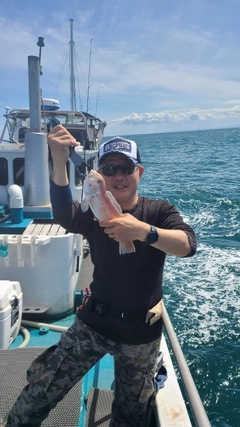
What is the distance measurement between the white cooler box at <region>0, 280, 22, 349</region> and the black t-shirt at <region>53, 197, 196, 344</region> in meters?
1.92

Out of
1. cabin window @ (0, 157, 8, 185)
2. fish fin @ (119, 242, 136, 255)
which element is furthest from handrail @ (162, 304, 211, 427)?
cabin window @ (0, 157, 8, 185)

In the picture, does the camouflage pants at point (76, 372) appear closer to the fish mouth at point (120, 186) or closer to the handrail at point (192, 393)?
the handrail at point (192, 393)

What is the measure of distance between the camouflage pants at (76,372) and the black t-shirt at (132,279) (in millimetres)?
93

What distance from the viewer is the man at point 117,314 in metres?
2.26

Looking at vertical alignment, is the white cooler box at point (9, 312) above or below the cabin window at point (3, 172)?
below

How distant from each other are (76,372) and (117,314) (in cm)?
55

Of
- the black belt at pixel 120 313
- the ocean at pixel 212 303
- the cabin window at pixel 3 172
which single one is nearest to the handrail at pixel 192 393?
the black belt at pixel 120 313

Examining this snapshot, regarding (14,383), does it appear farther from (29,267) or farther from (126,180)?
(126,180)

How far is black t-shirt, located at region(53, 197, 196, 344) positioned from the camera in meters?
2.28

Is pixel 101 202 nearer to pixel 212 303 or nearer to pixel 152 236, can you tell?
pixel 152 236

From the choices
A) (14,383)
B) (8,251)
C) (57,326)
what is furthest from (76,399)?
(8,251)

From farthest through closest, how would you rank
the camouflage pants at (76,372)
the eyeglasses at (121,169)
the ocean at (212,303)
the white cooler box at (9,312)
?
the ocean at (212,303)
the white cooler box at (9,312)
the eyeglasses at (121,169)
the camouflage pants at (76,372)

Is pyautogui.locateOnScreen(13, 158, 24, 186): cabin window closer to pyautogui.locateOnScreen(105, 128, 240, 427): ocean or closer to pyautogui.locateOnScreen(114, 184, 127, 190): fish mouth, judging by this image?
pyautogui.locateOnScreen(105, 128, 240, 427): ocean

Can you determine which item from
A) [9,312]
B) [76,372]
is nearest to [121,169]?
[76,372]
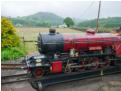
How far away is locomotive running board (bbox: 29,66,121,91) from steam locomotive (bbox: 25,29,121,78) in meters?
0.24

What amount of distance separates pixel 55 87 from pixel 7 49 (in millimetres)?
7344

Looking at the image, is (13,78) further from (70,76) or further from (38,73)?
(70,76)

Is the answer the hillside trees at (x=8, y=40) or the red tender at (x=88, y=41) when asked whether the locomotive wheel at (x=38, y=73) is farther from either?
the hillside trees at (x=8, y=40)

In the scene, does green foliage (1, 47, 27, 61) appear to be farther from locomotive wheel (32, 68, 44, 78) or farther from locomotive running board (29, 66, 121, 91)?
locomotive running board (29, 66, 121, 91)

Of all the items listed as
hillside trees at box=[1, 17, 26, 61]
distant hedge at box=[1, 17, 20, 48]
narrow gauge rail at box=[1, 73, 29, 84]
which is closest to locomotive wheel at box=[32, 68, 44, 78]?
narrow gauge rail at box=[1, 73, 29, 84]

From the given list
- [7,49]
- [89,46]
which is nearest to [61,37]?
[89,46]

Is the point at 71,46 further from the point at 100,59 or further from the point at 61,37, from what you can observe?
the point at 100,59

---

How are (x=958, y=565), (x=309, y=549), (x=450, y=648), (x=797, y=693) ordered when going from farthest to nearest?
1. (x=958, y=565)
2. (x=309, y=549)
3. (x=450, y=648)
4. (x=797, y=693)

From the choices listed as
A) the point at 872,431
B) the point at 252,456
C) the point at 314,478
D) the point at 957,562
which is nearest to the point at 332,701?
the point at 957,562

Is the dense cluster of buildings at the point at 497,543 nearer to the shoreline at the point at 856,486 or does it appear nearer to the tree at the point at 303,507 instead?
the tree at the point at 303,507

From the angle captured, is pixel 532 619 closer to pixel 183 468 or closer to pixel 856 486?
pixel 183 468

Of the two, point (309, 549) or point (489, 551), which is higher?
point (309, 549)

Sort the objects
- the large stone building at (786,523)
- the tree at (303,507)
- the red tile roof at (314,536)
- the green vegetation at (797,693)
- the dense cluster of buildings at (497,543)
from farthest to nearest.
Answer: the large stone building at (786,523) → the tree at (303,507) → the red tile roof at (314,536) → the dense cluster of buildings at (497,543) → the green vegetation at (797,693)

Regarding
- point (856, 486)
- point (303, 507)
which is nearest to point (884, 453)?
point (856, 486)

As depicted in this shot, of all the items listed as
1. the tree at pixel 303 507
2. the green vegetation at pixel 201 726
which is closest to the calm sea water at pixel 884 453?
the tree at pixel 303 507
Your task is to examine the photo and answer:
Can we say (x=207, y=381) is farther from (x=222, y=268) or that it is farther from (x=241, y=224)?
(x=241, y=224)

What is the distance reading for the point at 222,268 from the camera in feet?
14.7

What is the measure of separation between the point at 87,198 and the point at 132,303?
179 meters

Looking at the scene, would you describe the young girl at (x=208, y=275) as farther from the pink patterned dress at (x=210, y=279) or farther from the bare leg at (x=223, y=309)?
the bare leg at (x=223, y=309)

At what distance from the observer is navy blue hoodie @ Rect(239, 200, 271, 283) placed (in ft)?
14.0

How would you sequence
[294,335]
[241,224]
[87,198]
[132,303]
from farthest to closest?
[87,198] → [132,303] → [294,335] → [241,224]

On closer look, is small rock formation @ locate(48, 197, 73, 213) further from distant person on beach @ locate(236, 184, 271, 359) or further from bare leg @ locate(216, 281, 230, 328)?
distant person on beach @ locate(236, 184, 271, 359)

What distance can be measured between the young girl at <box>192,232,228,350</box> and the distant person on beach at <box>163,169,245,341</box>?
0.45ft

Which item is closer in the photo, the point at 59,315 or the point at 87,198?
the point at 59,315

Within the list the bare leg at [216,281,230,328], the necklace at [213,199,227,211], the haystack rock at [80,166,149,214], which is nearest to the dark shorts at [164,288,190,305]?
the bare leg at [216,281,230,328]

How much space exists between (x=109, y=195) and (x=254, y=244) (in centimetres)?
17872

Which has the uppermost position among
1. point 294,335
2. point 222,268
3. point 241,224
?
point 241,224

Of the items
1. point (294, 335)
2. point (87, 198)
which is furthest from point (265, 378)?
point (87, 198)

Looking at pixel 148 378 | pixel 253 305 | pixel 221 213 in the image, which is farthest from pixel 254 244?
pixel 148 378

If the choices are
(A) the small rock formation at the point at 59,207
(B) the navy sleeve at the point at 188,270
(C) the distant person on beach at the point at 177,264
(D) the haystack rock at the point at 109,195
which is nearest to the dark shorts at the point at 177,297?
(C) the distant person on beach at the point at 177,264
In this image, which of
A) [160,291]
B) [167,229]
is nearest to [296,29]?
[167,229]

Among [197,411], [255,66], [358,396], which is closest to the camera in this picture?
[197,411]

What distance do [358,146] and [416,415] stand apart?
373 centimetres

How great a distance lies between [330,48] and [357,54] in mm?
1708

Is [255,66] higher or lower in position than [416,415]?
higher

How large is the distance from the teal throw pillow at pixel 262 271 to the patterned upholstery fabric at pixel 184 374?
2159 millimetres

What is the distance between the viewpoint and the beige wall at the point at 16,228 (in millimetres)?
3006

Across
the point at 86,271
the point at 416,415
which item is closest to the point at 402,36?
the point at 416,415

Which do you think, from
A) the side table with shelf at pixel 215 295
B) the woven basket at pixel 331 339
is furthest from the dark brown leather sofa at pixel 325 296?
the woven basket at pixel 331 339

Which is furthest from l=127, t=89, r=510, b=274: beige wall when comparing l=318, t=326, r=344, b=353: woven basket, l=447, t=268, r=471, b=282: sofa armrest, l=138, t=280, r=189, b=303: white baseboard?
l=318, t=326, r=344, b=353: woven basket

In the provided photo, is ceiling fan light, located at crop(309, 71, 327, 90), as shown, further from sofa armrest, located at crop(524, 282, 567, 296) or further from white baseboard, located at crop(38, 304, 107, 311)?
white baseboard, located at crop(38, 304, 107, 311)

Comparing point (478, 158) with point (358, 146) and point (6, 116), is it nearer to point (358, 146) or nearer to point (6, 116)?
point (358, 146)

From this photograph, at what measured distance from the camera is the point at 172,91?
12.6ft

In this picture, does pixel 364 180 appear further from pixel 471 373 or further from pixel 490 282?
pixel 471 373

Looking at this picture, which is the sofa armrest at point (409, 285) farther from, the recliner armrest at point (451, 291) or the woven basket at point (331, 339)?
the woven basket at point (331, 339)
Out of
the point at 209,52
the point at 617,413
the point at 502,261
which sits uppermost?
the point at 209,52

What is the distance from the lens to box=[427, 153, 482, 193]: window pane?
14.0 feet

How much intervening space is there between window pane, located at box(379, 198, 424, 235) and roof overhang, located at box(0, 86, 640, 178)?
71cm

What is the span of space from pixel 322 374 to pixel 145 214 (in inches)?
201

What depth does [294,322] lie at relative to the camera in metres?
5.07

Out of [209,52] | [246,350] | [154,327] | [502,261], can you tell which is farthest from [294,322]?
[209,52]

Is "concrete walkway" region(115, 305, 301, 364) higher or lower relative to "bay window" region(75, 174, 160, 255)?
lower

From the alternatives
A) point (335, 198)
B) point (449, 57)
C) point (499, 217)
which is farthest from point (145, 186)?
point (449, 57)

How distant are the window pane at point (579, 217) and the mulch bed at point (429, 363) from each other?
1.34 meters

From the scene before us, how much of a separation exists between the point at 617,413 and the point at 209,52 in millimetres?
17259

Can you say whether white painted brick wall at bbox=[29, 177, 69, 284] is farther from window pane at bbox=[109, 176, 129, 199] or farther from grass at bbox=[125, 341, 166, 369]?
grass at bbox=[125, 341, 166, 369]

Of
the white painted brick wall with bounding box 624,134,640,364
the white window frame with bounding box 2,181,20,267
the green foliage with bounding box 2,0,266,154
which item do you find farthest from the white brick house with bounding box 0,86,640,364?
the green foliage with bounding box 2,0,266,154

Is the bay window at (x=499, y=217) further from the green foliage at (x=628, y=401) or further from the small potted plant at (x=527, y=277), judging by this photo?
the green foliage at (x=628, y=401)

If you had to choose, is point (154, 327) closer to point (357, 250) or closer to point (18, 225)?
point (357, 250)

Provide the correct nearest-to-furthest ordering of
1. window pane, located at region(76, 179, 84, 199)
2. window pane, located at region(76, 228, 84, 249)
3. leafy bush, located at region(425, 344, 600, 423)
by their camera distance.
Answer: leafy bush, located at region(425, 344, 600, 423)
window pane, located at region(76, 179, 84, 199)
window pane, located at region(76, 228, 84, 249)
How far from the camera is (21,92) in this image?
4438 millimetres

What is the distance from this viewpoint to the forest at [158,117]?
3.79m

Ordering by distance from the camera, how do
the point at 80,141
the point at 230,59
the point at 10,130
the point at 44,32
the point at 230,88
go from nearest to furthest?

### [TASK GOAL]
How many lines of the data above contain the string "appear"? Case counts. Reply with the number alone.

### [OUTPUT OF THE EXERCISE]
5